Management and technology consulting firm BearingPoint last month rolled out a fully integrated marketing campaign—its first major branding effort since it changed its name from KPMG Consulting in October 2002.
The effort encompasses brand identity, positioning, a new logo, an internal communications effort, sales tools and an integrated ad campaign.
CoreBrand, New York, worked with BearingPoint on the branding effort, and Renegade Marketing Group, New York, developed the marketing campaign.
“We have never rebranded ourselves since the name change,” said Connie Weaver, exec VP-CMO at BearingPoint, who came on board two years ago from AT&T.
Weaver led a year’s worth of internal and external research, during which she discovered that client satisfaction with BearingPoint was very high but awareness of the company was very low.
“If we really want to define ourselves, we are not only going to have to change our name but we are going to have to have a complete transformation, internally and externally,” she said.
The new positioning drops the old tagline, “Systems aligned. Business empowered,” which was created by BearingPoint’s former ad agency, Arnold Worldwide.
The new tagline, “Management and technology consultants,” more clearly defines what BearingPoint does and who it is, Weaver said.
“It really narrows the field of competitors to the top two or three players in the market, as opposed to confusing us with the people who do pure technology consulting or the people who do pure strategy consulting.”

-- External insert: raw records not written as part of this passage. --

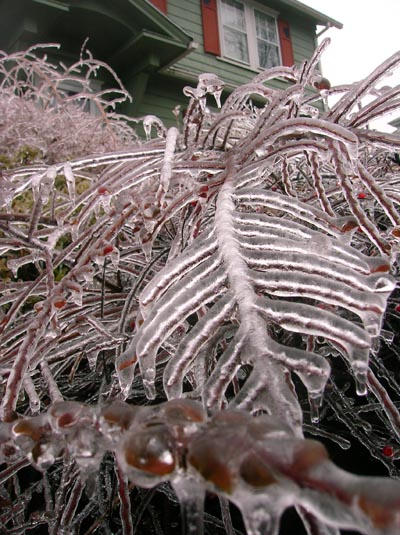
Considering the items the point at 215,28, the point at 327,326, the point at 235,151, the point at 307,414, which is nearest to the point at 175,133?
the point at 235,151

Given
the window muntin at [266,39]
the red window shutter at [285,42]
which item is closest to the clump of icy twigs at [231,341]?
the window muntin at [266,39]

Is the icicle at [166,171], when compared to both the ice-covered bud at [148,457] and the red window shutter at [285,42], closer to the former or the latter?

BearingPoint also changed the color of its logo from black to red, which Weaver said is more “aggressive.”
The advertising campaign, which kicked off in May, includes print, radio and online ads and a redesigned Web site.
The campaign includes a horizontal effort, aimed at C-level executives across a range of industries, as well as a vertical effort. The first vertical sector that BearingPoint is targeting is government, which accounts for about 40% of its business.
A general print campaign ran in Forbes and Fortune last month, with ads declaring, “BearingPoint gets things done. Differently.”
BearingPoint took out prominent media placements, including a four-page foldout on the back cover of the Fortune 500 issue and a center spread in the Forbes 2000 issue.
For the government campaign, BearingPoint ran ads in publications including Defense News, Federal Computer Week, Government Executive and Washington Technology, showing how it helps clients including the U.S. Army, Navy and Air Force solve critical problems such as information sharing, security, identity management and performance.
Print, online and radio ads drive users to the redesigned Web site (www.bearingpoint.com/donedifferently ), which features information about BearingPoint’s business approach, client case studies and an online video.
BearingPoint also launched an extensive internal communications effort to introduce employees to the campaign, including more than 40 workshops, sales staff training, and internal tools to help its 17,000 employees learn about the new positioning.
“We want to create 17,000 evangelists who can engage the market in a different type of dialogue,” Weaver said.